## Extrait du document
○ ○ ○ ○ ○

Attendu que l'autorité judiciaire compétente en application de l'article 5 de la convention, peut, selon l'article 8 de cette convention, lorsqu'elle considère que l'autorité d'un autre État contractant serait mieux à même d'apprécier dans un cas particulier l'intérêt supérieur de l'enfant, soit demander à cette autorité d'accepter sa compétence pour prendre les mesures de protection qu'elle estimera nécessaires, soit surseoir à statuer et inviter les parties à saisir d'une telle demande l'autorité de cet autre État ;

Que l'article 8 précise les critères de rattachement que l'enfant doit présenter avec l'État dont l'autorité judiciaire est ainsi saisie ou requise ;

Attendu que j-p. CA. critique l'ordonnance qui a invité les parties à saisir la juridiction française, en ce qu'elle n'a tenu compte que des critères de rattachement énoncés par l'article 8 de la convention, alors qu'il considère que la compétence de cette juridiction n'est pas justifiée au regard des intérêts de l'enfant ;

Mais attendu que d'une part ces critères de rattachement permettent de déterminer l'État contractant avec lequel l'enfant a les liens les plus étroits, le Juge de cet État étant alors le mieux à même de se prononcer dans l'intérêt supérieur de l'enfant ;

Qu'en l'espèce, le Juge tutélaire a tenu compte :

- de la nationalité française de l'enfant, de son père et de sa mère,

- du lieu de résidence de l'enfant situé en France, depuis sa naissance, sa résidence à mi-temps en Principauté n'étant intervenue que récemment depuis l'installation de son père à Monaco,

- de sa scolarisation en France, adaptée à ses difficultés d'apprentissage,

- de son suivi en orthophonie en France,

- des décisions rendues par les juridictions françaises en 2016 et 2017 qui se sont prononcées sur l'exercice de l'autorité parentale, sur ses modalités d'exercice et la résidence habituelle des enfants et la part contributive des parents à leur entretien et à leur éducation,

- du lieu de résidence en France de sa mère et de sa sœur.

○ ○ ○ ○ ○

## Problème à résoudre
Énumérez tous les points dont le Juge tutélaire a tenu compte selon l'extrait du document ci-dessus.

## Données affichées
○ ○ ○ ○ ○

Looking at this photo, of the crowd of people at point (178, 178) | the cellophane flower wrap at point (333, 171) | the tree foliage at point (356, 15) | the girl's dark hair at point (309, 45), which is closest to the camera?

○ ○ ○ ○ ○

## Résultat attendu
- La nationalité française de l'enfant, de son père et de sa mère
- Le lieu de résidence de l'enfant situé en France depuis sa naissance, sa résidence à mi-temps en Principauté n'étant intervenue que récemment depuis l'installation de son père à Monaco
- Sa scolarisation en France, adaptée à ses difficultés d'apprentissage
- Son suivi en orthophonie en France
- Les décisions rendues par les juridictions françaises en 2016 et 2017 sur l'exercice de l'autorité parentale, ses modalités d'exercice, la résidence habituelle des enfants et la part contributive des parents à leur entretien et à leur éducation
- Le lieu de résidence en France de sa mère et de sa sœur